Kikkoman, la plus grande marque japonaise de sauce soja et leader mondial a vu ses ventes doubler en France, passant de 1 million de litres en 2019 à 2 millions en 2022. Cette croissance reflète l’enthousiasme croissant pour la sauce soja en Europe, un intérêt qui a commencé lorsque les commerçants néerlandais ont commencé à la vendre sur le continent vers la fin du 19ème siècle.

« En 1998, un an après l’ouverture de notre première usine en Europe, aux Pays-Bas, nous avons vendu 2 millions de litres de sauce soja en Europe », déclare Ali Haidar, directeur des ventes et du marketing de Kikkoman pour l’Europe, le Moyen-Orient et l’Afrique. « En 2021, ce nombre a bondi à 50 millions de litres. » Les moteurs de cette réussite ? « L’engouement pour les produits asiatiques, en particulier le sushi, qui est devenu un phénomène mondial au cours des quinze dernières années. Mais aussi une recherche d’une alimentation plus saine et à base de plantes. »

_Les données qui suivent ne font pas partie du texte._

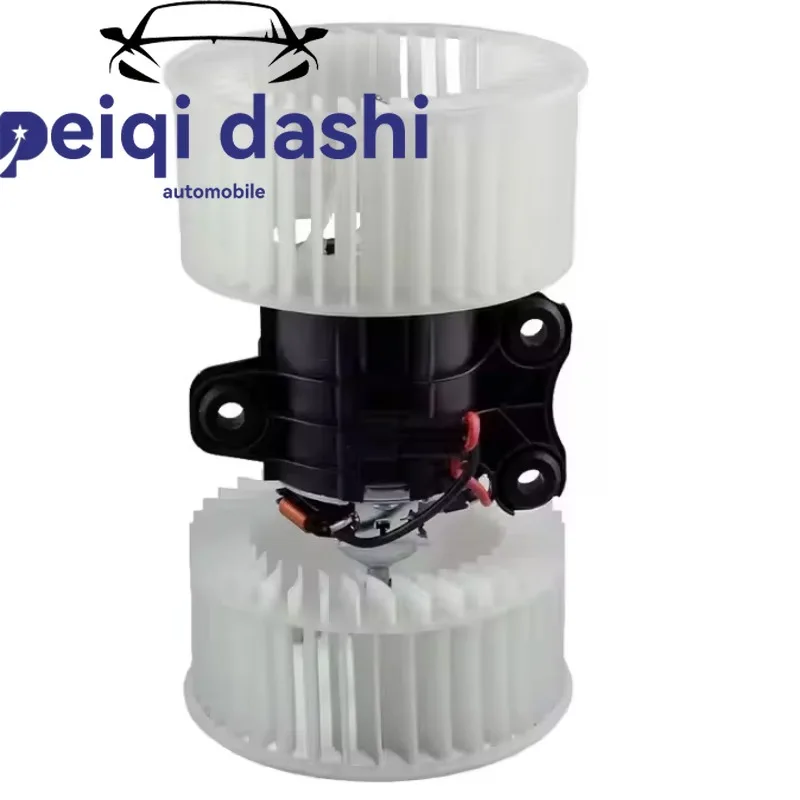 

JNB000060 Range Rover Vogue 2002-2009 2010-2012 Blower Fan Motor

Les premières références de cette sauce en France ont été faites à la fin du XVIIe siècle, mais son origine remonte à plus de deux mille ans en Chine, et a été perfectionnée au Japon depuis le XIIIe siècle. Contrairement à la croyance qu’elle est à base de viande, sa fabrication se fait exclusivement à partir de plantes. Bien que les méthodes de production industrielle aient parfois modifié le processus, la méthode traditionnelle de fabrication reste la même.

Le processus commence par le trempage des graines de soja dans l’eau, suivi par leur cuisson à la vapeur. Ensuite, elles sont mélangées à une quantité variable de blé grillé et moulu. L’ensemble est ensuite ensemencé avec des spores de l’Aspergillus oryzae, un type de champignon microscopique proche des Penicillium. Cette mixture est étalée sur des plateaux pendant plusieurs jours pour commencer un processus de moisissure. Par la suite, ce mélange, connu sous le nom de moroni au Japon, est combiné avec une saumure d’eau et de sel et laissé à fermenter et à mûrir dans des cuves pendant une à trois années. Enfin, le mélange est pressé et filtré dans des sacs ou des tissus, puis généralement pasteurisé et embouteillé.